Live album by Air
- Released: 1980
- Recorded: July 1, 1976 & October 28, 1977
- Genre: Jazz
- Length: 39:53
- Label: Black Saint
- Producer: Giovanni Bonandrini

Air chronology
| Air Raid (1976) | Live Air (1980) | Air Time (1977) |

= Live Air =

Live Air is a live album by the improvisational collective Air featuring Henry Threadgill, Steve McCall, and Fred Hopkins recorded at Studio Rivbea, in New York and the University of Michigan in Ann Arbor, first released by Black Saint Records in 1980.

==Reception==
The Penguin Guide to Jazz selected this album as part of its suggested Core Collection.

According to the Allmusic review by Brian Olewnick, "Live Air is a must for any fan of this wonderful trio".

********

# Stated task 1
Answer these questions from the Live Air album entry:
(a) Who is listed as the producer?
(b) At which two venues was the album recorded?
(c) Which publication placed the album in its suggested Core Collection?
# Stated task 2
Reproduce the Live Air album entry word for word, from "Air chronology" up to and including "suggested Core Collection.".

********

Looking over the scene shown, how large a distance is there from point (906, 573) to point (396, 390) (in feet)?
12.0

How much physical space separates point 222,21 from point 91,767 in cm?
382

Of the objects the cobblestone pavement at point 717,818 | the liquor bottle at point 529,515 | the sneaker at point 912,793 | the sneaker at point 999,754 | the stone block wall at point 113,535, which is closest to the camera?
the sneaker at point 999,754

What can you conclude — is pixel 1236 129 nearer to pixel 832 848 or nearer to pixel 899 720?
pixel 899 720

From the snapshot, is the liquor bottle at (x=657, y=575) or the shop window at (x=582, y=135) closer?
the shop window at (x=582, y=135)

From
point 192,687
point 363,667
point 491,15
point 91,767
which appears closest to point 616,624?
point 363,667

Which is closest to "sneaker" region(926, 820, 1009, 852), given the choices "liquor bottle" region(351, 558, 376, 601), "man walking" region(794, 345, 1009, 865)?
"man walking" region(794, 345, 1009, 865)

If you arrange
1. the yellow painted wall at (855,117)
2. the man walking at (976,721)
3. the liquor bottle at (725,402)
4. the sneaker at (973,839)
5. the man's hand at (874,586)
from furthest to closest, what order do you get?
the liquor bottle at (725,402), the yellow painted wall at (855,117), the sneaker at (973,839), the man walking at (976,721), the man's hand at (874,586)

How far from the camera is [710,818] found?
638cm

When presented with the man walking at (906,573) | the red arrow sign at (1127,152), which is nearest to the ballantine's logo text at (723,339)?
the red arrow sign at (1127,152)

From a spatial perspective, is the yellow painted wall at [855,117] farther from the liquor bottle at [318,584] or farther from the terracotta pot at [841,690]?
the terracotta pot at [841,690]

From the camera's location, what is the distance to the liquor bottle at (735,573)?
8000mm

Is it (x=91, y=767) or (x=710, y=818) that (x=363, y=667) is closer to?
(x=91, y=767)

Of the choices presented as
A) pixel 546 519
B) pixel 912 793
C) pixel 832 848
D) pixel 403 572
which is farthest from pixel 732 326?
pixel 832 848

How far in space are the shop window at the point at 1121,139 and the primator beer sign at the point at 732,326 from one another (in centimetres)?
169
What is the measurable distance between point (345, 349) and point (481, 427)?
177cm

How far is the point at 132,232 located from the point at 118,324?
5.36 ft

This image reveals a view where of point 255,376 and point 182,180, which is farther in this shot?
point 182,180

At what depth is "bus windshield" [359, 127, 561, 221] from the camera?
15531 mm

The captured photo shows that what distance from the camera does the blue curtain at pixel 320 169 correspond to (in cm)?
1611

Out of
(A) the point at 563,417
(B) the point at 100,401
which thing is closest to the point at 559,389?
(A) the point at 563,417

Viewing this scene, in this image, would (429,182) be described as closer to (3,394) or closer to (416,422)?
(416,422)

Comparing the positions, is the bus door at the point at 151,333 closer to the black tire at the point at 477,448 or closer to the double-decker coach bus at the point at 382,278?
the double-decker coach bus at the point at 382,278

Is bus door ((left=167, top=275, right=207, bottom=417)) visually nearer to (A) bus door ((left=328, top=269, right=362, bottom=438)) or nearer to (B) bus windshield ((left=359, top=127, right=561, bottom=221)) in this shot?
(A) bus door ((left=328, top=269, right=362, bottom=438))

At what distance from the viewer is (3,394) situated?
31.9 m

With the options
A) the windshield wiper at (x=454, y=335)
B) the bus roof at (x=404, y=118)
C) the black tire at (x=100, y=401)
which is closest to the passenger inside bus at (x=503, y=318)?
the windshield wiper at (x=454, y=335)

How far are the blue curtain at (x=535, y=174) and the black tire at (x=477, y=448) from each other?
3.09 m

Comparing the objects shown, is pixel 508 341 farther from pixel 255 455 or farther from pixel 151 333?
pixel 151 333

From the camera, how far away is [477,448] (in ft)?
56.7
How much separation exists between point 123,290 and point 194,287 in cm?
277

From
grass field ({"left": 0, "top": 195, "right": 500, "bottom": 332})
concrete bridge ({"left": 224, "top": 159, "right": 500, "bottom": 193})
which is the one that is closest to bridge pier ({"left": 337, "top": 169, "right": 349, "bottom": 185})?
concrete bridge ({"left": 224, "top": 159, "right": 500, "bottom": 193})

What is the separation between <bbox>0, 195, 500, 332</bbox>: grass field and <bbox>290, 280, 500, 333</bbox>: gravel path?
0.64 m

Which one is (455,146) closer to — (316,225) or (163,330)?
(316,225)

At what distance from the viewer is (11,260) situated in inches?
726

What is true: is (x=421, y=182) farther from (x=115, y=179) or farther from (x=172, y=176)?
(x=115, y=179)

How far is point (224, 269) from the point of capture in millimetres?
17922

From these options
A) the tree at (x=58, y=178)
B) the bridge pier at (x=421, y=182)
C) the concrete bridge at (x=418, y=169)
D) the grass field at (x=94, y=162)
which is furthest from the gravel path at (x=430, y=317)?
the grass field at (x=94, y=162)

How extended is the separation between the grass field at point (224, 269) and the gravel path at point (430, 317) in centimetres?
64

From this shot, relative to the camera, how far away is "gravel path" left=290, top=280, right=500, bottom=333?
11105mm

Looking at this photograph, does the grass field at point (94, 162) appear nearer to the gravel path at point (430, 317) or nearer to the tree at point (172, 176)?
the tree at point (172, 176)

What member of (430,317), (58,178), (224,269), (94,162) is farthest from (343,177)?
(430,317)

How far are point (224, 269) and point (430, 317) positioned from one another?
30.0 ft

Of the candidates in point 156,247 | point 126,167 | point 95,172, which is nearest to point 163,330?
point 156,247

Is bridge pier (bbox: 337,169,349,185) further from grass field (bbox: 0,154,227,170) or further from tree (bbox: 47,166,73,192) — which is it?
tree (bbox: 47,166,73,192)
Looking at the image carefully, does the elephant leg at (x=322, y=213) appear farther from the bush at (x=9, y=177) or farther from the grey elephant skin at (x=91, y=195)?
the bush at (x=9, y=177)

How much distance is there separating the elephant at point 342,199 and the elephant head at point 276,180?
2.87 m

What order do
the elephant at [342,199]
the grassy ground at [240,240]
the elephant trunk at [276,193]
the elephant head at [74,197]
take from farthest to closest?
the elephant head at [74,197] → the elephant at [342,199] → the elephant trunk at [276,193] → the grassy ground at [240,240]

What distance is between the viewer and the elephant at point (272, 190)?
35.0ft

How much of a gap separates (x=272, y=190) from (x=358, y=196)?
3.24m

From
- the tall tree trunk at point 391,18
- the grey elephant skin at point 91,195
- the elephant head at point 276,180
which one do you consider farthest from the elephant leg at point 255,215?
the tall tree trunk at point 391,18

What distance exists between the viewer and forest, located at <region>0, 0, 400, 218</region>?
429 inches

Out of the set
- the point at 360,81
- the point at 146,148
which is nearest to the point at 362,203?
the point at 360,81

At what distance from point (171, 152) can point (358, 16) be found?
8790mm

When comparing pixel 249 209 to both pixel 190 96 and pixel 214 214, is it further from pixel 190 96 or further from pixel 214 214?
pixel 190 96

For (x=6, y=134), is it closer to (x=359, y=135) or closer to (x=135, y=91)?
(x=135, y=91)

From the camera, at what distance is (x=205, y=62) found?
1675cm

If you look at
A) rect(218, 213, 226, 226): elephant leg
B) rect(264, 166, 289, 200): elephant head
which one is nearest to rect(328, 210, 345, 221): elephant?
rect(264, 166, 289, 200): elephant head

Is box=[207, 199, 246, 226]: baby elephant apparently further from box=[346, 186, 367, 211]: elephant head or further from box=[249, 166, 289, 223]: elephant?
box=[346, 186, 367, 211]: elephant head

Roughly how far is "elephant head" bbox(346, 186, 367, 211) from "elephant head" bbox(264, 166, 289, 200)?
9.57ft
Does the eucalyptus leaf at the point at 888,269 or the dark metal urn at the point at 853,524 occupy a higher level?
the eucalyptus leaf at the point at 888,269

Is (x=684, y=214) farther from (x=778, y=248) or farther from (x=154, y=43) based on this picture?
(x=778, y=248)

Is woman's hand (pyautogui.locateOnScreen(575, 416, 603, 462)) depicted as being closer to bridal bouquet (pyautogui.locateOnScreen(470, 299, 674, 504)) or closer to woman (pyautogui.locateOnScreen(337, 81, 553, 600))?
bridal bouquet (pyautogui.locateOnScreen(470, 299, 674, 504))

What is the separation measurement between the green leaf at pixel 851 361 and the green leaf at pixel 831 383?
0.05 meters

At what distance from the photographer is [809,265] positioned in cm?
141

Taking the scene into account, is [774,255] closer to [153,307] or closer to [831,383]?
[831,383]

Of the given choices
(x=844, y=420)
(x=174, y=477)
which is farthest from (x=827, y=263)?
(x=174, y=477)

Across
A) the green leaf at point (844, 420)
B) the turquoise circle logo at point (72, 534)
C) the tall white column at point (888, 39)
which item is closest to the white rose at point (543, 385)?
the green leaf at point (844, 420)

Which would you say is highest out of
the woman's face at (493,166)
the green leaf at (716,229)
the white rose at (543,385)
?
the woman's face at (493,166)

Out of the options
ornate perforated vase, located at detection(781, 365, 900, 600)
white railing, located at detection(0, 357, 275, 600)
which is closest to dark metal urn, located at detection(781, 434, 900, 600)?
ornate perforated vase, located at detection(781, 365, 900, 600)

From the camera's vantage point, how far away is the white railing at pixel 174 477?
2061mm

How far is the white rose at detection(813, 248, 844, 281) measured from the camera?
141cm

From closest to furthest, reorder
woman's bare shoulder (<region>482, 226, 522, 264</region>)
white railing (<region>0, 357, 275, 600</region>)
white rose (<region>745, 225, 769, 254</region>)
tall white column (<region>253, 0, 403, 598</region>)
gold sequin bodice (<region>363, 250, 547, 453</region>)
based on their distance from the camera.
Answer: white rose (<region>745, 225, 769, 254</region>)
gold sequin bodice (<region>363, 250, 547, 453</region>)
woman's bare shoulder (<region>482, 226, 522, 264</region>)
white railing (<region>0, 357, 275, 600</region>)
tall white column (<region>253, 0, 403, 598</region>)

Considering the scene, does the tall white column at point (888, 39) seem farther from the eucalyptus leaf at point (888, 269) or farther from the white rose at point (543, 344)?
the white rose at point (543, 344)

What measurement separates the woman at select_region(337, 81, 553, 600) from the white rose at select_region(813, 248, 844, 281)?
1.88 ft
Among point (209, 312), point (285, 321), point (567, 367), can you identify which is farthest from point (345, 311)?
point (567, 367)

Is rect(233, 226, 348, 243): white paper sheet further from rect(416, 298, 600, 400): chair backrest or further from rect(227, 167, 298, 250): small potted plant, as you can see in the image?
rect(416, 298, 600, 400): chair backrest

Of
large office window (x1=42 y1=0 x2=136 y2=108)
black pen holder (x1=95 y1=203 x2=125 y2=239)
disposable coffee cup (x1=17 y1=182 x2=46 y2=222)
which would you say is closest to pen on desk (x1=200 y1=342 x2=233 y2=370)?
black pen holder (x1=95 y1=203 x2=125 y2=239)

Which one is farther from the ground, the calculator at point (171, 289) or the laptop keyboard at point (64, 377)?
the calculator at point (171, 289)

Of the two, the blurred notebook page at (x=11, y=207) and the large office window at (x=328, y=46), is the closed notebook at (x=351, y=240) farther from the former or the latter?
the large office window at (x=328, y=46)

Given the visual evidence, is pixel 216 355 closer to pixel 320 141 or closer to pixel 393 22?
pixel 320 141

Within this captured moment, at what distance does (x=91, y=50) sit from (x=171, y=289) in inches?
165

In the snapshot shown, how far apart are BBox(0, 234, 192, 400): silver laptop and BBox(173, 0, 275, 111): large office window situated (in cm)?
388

********

# Worked solution 1
(a) Giovanni Bonandrini
(b) Studio Rivbea in New York and the University of Michigan in Ann Arbor
(c) The Penguin Guide to Jazz

# Worked solution 2
Air chronology
| Air Raid (1976) | Live Air (1980) | Air Time (1977) |

= Live Air =

Live Air is a live album by the improvisational collective Air featuring Henry Threadgill, Steve McCall, and Fred Hopkins recorded at Studio Rivbea, in New York and the University of Michigan in Ann Arbor, first released by Black Saint Records in 1980.

==Reception==
The Penguin Guide to Jazz selected this album as part of its suggested Core Collection.